Les Poupees Russes (Russian Dolls) is the sequel to L’Auberge Espagnole, which showed Xavier (Romain Duris) in his mid twenties. Five years later Russian Dolls has Xavier in his thirties and failing in his career as a writer as well as his love life. He lies to his grandfather about his love life, telling him that he has a fiancé (bringing his lesbian roommate to meet him), but is surprisingly honest about his writing career. He is somewhat ignorant to the fact that his writing is going nowhere, but is well aware that the same is true about his romances.


This does not mean that he doesn’t have romances. There are plenty of women in Xavier’s life, but he juggles relationships like he juggles bad writing jobs while procrastinating writing a novel of substance. He stays close to his ex girlfriend, Martine, but keeps himself at a distance from her romantically. When he takes a job writing a bad television soap with an old friend in London, he finds himself beginning to fall for her, but he is just as quickly called back to France to ghostwrite a young model’s memoirs. Soon Xavier is bouncing back and forth between the two jobs and the women attached to them. This truly is an international romance film.

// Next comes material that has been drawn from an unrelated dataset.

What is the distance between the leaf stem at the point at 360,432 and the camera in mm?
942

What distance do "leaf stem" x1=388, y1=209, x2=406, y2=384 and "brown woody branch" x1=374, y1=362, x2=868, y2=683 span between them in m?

Russian Dolls follows the stream of consciousness of a man writing the first draft of a book, as is the source of the narration in the film. This makes for loose and casual storytelling which jumps back and forth in time as our narrator remembers things which must be learned before he can continue on the original train of thought. It’s chaotic and wildly more entertaining than the obvious and predictable journey the narrative would have felt like had it been structured more traditionally. There is a fantastical sense to the story as well. In a particularly fascinating sequence Martine, played by Audrey Tautou (Amelie), tells her son about her past love life through the metaphor of a fairy tale. As she sits on his bed dressed as a princess and unravels the story, a magical forest appears in his room and a castle sits behind them.


Because Xavier is a writer as much as he is fascinated by the idea of finding true love, it would seem that he could easily write a love story, but each time he is given the chance he is unable to complete it believably. As he writes the story that we essentially watch in the film, he indirectly tells a number of love stories by describing the lives of those around him. Everyone seems able to find love in one way or another and the simplicity and converse complexities of these stories add layers to Xavier’s perception of love. The film even abandons Xavier for a sequence to tell the story of his friend’s encounter with a Russian ballet dancer. It is difficult not to lose faith and interest in Xavier as he intentionally hurts women who care about him, but these sort of films have a way of working things out by the end.